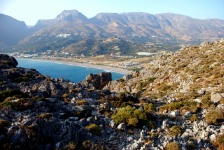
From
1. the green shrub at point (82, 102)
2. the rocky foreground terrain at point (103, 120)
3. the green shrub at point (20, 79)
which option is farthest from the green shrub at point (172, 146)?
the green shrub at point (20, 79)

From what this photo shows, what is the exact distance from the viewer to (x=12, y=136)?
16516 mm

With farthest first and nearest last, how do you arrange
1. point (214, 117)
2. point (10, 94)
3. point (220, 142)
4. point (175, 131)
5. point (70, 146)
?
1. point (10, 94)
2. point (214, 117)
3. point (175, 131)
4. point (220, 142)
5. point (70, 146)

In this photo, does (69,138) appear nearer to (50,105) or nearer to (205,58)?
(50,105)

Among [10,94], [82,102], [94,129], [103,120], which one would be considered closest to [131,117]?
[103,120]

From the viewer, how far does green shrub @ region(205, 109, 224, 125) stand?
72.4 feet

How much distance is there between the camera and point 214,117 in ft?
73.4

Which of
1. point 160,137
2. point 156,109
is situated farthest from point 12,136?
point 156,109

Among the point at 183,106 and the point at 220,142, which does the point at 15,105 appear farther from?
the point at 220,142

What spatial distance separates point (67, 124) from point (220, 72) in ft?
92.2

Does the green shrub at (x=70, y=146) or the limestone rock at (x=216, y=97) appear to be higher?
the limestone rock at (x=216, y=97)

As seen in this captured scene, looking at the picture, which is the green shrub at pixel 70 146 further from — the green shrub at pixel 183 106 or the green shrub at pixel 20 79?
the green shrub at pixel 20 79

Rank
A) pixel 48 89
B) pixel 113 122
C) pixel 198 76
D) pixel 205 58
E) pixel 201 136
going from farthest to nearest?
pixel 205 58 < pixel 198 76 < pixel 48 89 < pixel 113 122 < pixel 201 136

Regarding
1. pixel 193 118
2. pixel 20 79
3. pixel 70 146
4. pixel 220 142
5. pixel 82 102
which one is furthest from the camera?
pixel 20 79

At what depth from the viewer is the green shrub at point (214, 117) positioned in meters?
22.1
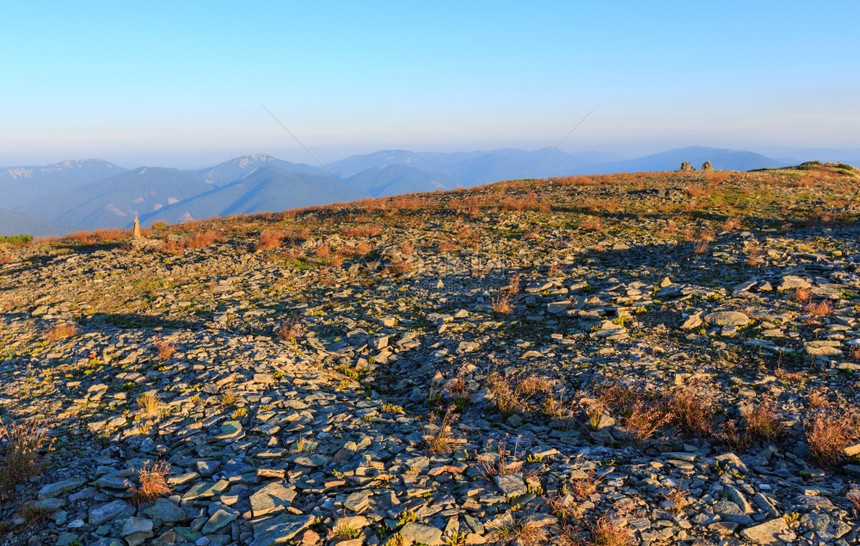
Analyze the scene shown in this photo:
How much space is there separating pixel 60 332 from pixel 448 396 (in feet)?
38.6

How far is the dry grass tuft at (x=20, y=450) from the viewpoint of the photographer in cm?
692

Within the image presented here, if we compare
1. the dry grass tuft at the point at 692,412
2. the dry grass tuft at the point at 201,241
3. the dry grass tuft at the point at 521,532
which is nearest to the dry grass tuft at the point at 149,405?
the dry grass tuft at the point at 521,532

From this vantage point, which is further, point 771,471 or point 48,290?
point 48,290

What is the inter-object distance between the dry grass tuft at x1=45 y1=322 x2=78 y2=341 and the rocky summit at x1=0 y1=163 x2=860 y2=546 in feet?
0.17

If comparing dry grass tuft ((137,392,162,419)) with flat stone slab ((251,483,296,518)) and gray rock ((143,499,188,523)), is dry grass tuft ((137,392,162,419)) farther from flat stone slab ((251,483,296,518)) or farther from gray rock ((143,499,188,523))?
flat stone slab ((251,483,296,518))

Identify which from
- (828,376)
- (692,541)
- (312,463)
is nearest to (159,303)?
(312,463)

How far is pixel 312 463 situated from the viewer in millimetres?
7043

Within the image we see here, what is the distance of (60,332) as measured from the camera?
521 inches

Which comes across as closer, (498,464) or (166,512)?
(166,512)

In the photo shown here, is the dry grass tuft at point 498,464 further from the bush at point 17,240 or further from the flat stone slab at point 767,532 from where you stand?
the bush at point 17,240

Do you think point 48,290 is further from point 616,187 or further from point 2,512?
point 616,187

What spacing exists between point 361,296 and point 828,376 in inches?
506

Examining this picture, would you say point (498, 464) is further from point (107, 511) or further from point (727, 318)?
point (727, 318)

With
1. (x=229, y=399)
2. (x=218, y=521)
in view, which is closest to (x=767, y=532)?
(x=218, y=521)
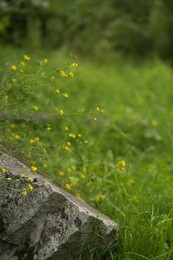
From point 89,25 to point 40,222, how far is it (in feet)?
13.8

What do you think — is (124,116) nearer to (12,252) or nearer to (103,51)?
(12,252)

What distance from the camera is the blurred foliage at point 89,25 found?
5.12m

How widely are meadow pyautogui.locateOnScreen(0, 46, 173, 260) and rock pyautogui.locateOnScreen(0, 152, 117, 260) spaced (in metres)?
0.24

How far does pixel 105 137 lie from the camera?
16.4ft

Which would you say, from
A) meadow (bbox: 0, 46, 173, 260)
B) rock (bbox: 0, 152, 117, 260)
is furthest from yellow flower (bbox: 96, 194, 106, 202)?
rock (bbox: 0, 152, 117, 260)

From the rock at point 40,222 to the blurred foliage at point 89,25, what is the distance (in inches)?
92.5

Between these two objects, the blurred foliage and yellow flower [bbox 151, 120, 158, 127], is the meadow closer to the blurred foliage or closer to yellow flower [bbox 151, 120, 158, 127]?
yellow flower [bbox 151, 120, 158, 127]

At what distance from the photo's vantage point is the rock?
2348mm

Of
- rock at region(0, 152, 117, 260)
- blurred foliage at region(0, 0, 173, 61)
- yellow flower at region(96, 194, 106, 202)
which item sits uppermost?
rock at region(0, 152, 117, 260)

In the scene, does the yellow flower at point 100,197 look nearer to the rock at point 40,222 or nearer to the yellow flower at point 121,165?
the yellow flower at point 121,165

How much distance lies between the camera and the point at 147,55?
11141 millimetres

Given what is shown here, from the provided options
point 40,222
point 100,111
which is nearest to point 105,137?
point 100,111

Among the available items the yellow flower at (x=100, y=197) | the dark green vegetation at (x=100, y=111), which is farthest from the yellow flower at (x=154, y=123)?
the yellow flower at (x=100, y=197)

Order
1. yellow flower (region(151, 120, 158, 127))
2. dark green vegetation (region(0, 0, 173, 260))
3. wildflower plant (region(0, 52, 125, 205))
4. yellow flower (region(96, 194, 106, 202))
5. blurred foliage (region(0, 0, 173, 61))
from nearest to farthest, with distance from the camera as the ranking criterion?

+ + + + +

== Task statement ==
Extract all the data above exactly, excluding every picture.

== Full response ==
From
1. the green shrub at point (82, 102)
2. the rocky foreground terrain at point (103, 120)
3. the green shrub at point (20, 79)
which option is farthest from the green shrub at point (172, 146)?
the green shrub at point (20, 79)

From what this photo shows, what is the exact distance from the viewer to (x=12, y=136)?
16516 mm

With farthest first and nearest last, how do you arrange
1. point (214, 117)
2. point (10, 94)
3. point (220, 142)
4. point (175, 131)
5. point (70, 146)
?
1. point (10, 94)
2. point (214, 117)
3. point (175, 131)
4. point (220, 142)
5. point (70, 146)

In this photo, does (69,138) appear nearer to (50,105) or nearer to (205,58)?
(50,105)

Among [10,94], [82,102], [94,129], [103,120], which one would be considered closest to [131,117]?
[103,120]

From the viewer, how far does green shrub @ region(205, 109, 224, 125) stand?
72.4 feet

How much distance is there between the camera and point 214,117 in ft?
73.4

Which of
1. point 160,137
2. point 156,109
is situated farthest from point 12,136?
point 156,109

Among the point at 183,106 and the point at 220,142, which does the point at 15,105 appear farther from?
the point at 220,142

What spatial distance separates point (67, 124) from point (220, 72) in ft?
92.2

Does the green shrub at (x=70, y=146) or the limestone rock at (x=216, y=97) appear to be higher?
the limestone rock at (x=216, y=97)

As seen in this captured scene, looking at the picture, which is the green shrub at pixel 70 146 further from — the green shrub at pixel 183 106 or the green shrub at pixel 20 79?
the green shrub at pixel 20 79

Rank
A) pixel 48 89
B) pixel 113 122
C) pixel 198 76
D) pixel 205 58
E) pixel 201 136
going from farthest to nearest?
pixel 205 58 < pixel 198 76 < pixel 48 89 < pixel 113 122 < pixel 201 136

Regarding
1. pixel 193 118
2. pixel 20 79
3. pixel 70 146
4. pixel 220 142
5. pixel 82 102
which one is furthest from the camera?
pixel 20 79

At what depth from the viewer is the green shrub at point (214, 117) positioned in meters?
22.1
Analyze the scene shown in this photo:
How much space is there separating pixel 60 332 from pixel 448 396 (in feet)?
38.6

How far is the dry grass tuft at (x=20, y=450) from the viewpoint of the photographer in cm?
692

Within the image presented here, if we compare
1. the dry grass tuft at the point at 692,412
2. the dry grass tuft at the point at 201,241
3. the dry grass tuft at the point at 521,532
which is nearest to the dry grass tuft at the point at 149,405?
the dry grass tuft at the point at 521,532

From this vantage point, which is further, point 771,471 or point 48,290?
point 48,290

What is the inter-object distance between the dry grass tuft at x1=45 y1=322 x2=78 y2=341 and the rocky summit at x1=0 y1=163 x2=860 y2=546 in feet?
0.17

If comparing dry grass tuft ((137,392,162,419)) with flat stone slab ((251,483,296,518)) and gray rock ((143,499,188,523)), is dry grass tuft ((137,392,162,419)) farther from flat stone slab ((251,483,296,518)) or farther from gray rock ((143,499,188,523))?
flat stone slab ((251,483,296,518))

Identify which from
- (828,376)
- (692,541)
- (312,463)
is nearest to (159,303)?
(312,463)

How far is pixel 312 463 situated from the viewer in millimetres?
7043

Within the image we see here, what is the distance of (60,332) as measured from the camera?
521 inches

Which comes across as closer, (498,464) or (166,512)?
(166,512)

In the photo shown here, is the dry grass tuft at point 498,464 further from the bush at point 17,240 or further from the flat stone slab at point 767,532 from where you stand?
the bush at point 17,240

Do you think point 48,290 is further from point 616,187 or further from point 2,512?
point 616,187

What spacing exists between point 361,296 and point 828,376 in inches?
506

Examining this picture, would you say point (498, 464) is further from point (107, 511) or further from point (727, 318)?
point (727, 318)

With
1. (x=229, y=399)
2. (x=218, y=521)
in view, which is closest to (x=767, y=532)?
(x=218, y=521)
From point 89,25 to point 40,222, how far is it (in feet)?
13.8

What do you think — is (124,116) nearer to (12,252) or nearer to (103,51)?
(12,252)

What distance from the camera is the blurred foliage at point 89,25 found?
5.12m

How widely are meadow pyautogui.locateOnScreen(0, 46, 173, 260) and rock pyautogui.locateOnScreen(0, 152, 117, 260) spaced (in metres)?
0.24

How far does pixel 105 137 lie from the camera?
16.4ft

Which would you say, from
A) meadow (bbox: 0, 46, 173, 260)
B) rock (bbox: 0, 152, 117, 260)
is furthest from yellow flower (bbox: 96, 194, 106, 202)?
rock (bbox: 0, 152, 117, 260)

From the rock at point 40,222 to the blurred foliage at point 89,25, what is the distance (in inches)?
92.5

Between these two objects, the blurred foliage and yellow flower [bbox 151, 120, 158, 127], is the meadow closer to the blurred foliage or closer to yellow flower [bbox 151, 120, 158, 127]?
yellow flower [bbox 151, 120, 158, 127]

At what distance from the photo's vantage point is the rock?
2348mm

Of
- rock at region(0, 152, 117, 260)
- blurred foliage at region(0, 0, 173, 61)
- yellow flower at region(96, 194, 106, 202)
which item sits uppermost?
rock at region(0, 152, 117, 260)

In the scene, does the yellow flower at point 100,197 look nearer to the rock at point 40,222 or nearer to the yellow flower at point 121,165?
the yellow flower at point 121,165

How much distance lies between the camera and the point at 147,55?
11141 millimetres

Given what is shown here, from the provided options
point 40,222
point 100,111
which is nearest to point 105,137?
point 100,111

Among the available items the yellow flower at (x=100, y=197) | the dark green vegetation at (x=100, y=111), which is farthest from the yellow flower at (x=154, y=123)?
the yellow flower at (x=100, y=197)

Order
1. yellow flower (region(151, 120, 158, 127))
2. dark green vegetation (region(0, 0, 173, 260))
3. wildflower plant (region(0, 52, 125, 205))
4. yellow flower (region(96, 194, 106, 202))
5. blurred foliage (region(0, 0, 173, 61))
from nearest to farthest, with distance from the camera as the ranking criterion?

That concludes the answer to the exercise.